═══ PASSAGE GIVEN ═══

The man of forbidden indulgence, in the prosecution of his objects, has a thousand degrading fears to encounter, and many concealments to practise, perhaps, low and unworthy artifices, to which he must descend; and how can either his honour or his honesty be said to survive, if, at length, in his heedless and impetuous career, he shall trample on the dearest rights and the most sacred interests of families? We think it has all the authority of a moral aphorism, that the sobrieties of human virtue can never be invaded, without the equities of human virtue also being invaded. The moralities of life are too closely linked and interwoven with each other, as though one should be touched the others may be uninjured and entire; and so no man can cast his purity away from him without a violence being done to the general moral consistency and structure of his whole character.

═══ DATA LINES ═══

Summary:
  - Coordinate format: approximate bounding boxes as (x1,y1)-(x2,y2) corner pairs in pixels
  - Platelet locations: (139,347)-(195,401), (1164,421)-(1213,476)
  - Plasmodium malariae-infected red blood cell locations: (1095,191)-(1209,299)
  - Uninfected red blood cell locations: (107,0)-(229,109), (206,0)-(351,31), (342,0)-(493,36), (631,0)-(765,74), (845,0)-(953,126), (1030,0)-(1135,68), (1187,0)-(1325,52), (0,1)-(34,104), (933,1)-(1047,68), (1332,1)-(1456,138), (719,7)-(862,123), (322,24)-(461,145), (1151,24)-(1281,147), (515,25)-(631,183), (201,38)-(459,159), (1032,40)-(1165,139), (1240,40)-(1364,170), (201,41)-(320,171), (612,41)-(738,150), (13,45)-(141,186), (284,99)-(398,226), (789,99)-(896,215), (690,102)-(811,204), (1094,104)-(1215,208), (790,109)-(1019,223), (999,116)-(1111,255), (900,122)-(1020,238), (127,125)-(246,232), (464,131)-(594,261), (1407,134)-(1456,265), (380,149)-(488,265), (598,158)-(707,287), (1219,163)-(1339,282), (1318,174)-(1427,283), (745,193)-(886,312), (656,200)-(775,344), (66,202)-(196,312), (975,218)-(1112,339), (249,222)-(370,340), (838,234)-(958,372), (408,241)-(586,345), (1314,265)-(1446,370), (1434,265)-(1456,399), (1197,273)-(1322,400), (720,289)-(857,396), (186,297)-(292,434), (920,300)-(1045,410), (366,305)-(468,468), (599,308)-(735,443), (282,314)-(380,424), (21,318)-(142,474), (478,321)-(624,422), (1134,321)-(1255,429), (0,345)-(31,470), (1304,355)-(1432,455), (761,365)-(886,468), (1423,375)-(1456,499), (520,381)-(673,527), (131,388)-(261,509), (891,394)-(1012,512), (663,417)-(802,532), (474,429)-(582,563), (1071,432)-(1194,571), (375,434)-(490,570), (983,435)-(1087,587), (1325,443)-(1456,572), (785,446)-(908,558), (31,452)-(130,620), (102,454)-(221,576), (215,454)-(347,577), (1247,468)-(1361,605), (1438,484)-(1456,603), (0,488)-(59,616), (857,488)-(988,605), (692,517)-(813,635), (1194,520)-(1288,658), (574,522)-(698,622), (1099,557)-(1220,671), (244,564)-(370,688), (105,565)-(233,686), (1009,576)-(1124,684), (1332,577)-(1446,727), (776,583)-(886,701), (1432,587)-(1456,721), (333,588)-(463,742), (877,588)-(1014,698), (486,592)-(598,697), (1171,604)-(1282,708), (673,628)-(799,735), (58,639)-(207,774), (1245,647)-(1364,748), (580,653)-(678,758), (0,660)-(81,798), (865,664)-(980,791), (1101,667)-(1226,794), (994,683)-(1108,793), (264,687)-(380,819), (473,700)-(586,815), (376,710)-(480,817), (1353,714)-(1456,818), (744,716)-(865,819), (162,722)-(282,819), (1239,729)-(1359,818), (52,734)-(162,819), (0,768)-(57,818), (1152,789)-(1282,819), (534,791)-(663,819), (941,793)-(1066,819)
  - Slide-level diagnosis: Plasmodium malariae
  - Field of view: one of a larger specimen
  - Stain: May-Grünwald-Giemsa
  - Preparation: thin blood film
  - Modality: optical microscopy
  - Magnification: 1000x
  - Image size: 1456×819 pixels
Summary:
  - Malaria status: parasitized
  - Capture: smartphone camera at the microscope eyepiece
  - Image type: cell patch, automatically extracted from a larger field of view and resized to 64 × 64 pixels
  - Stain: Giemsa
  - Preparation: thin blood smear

═══

◆ TASKS TO CARRY OUT:
- a) In the passage on forbidden indulgence, what does the text say can never be invaded without the equities of human virtue also being invaded?
- b) Extend the passage on forbidden indulgence and moral character, picking up after its final sentence.

◆ EXPECTED ANSWERS:
- a) The sobrieties of human virtue.

- b)
But besides this we have the authority of the text, and the oft-repeated affirmations of the New Testament, for saying to the voluptuary, that if the countenance of the world be not withdrawn from him, the gate of heaven is at least shut against him; that nothing unclean or unholy can enter there; and the carrying his unsanctified affections into the place of condemnation, he will find them to be ministers of wrath and executioners of a still fiercer vengeance. The loathing, the remorse, the felt and conscious degradation, the dreariness of heart that follow in the train of guilty indulgence; here these form but the beginning of his sorrows, and are but the presages and precursors of that deeper wretchedness, which, by the unrepealed laws of moral nature, descend on its possessor in another state of existence. They are but the penalties of vice in embryo; and that may give, at least, a conception of what those penalties are in full. It will add inconceivably to the darkness and the disorder of that moral chaos in which the unpenitent shall spend their eternity, when the uproar of the bacchanalian and licentious passions are thus superadded to the selfish and malignant passions of our nature; and when the frenzy of unsated desire, followed up by the languor and compulsion of its worthless indulgence, shall make up the sad history of many an unhappy spirit. We need not to dwell on the picture, though it brings out into bolder relief the all-important truth that there is an inherent bitterness in sin; that, by the very constitution of our nature, moral evil is its own curse, and its own worst punishment; that the wicked, on the other side of death, but reap what they sowed on this; and that whether we look to the tortures of a distempered spirit, or to the countless ills of a distempered society, we may be very sure that to the character of its inmates—a character which they have fostered upon earth, and which now remains fixed on them in eternity--that to this character the main wretchedness of hell is owing.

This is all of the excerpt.